The dancers of Ensemble Espanol (accompanied in many works by five sensational musicians) never fail to demonstrate a grand theatricality, precision-tooled technique and flamenco-based fire. It is there when capturing the spirit of Spain in Komaiko’s “Ecos De Espanol (Echoes of Spain”),” with its mix of classical and exuberant folk dances; in the evocative footwork of “Deshojando Flores (Stripping Petals”); in the heated interplay of a woman and four male dancers, or the solo dancing of two very different female soloists (Claudio Pizarro and artistic director Irma Suarez); or in the wonderfully celebratory finale that was dedicated to Komaiko (Jose Barrios’ “Triana,” a feast of flamenco tangos, with the full company dressed in colorful contemporary street clothes). Ole to them all.
Visceral Dance Chicago at the Athenaeum Theatre
Visceral Dance Chicago has been a company to reckon with from the moment of its founding in 2013 by choreographer and teacher Nick Pupillo. And from the start it has been marked by the exceptional technique of its dancers, the feverish choreography of Pupillo and others, and a meticulous attention to design.
For a number of seasons the company performed at the Harris Theater for Music and Dance, and more recently it staged an intriguing environmental work in a large industrial space. But last weekend, with a roster of 11 exceptional dancers (many of them in their first season with the company) they arrived on the stage of the Athenaeum Theatre with a program of four riveting works by Pupillo, plus a world premiere by the fiercely gifted Spanish choreographer Monica Cervantes. And they blew the roof off the place in a way that suggested the powers that be at the Athenaeum might want to name Visceral its resident dance company.
Pupillo (whose choice of music, and collaboration with such lighting designers as Brian Sidney Bembridge and Nathan Tomlinson are invariably inspired), has a great gift for carving out space, creating distinctive moods and shaping relationships in his dances. All this was visible in “Impetere” (meaning “attack” or “assault”), the hard-edged yet often lyrical, sexually charged, technically challenging piece set to music by various electronic composers that opened the program.

_WHAT YOU ARE ASKED TO DO_.
Answer these questions from the dance review:
1. In what year was Visceral Dance Chicago founded, and by whom?
2. How many dancers made up the company's roster at the Athenaeum Theatre?
3. What does the title "Impetere" mean?
Rely only on the dance review above.

_RECORDED DATA_.
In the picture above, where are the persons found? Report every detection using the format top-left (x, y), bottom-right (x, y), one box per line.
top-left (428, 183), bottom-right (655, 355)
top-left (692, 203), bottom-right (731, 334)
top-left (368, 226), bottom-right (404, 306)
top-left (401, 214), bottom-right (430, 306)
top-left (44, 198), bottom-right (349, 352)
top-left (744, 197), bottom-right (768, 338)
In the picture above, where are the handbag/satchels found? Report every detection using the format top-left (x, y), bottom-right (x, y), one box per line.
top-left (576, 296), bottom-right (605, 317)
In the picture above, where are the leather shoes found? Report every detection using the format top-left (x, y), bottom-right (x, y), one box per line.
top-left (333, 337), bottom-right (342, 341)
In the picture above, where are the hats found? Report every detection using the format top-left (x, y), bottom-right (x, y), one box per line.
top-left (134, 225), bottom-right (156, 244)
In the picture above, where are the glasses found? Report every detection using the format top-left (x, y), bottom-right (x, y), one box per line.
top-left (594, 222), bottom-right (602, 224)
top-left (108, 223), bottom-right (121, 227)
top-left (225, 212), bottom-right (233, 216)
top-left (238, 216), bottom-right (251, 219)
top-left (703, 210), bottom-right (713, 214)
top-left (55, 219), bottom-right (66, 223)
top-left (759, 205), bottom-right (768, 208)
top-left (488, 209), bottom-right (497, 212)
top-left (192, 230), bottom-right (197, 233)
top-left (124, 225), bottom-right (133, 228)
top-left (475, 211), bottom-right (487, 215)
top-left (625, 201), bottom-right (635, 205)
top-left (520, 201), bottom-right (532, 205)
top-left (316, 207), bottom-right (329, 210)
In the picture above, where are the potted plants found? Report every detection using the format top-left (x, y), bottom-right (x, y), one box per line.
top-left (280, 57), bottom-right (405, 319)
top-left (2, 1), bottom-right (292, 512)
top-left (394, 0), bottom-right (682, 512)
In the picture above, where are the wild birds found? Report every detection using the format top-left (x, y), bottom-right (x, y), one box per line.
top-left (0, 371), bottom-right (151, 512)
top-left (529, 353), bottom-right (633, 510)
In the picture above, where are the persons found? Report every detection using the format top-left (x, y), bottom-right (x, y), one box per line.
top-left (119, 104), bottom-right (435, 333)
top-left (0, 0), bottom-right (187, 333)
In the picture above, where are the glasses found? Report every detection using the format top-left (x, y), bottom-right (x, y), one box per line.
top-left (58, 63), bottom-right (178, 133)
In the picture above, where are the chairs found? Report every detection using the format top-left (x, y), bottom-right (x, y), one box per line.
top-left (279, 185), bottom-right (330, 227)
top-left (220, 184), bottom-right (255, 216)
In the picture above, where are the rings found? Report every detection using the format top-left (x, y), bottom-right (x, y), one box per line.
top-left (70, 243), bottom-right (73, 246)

_OUTPUT OF THE TASK_.
1. It was founded in 2013 by Nick Pupillo.
2. The roster had 11 dancers.
3. It means "attack" or "assault".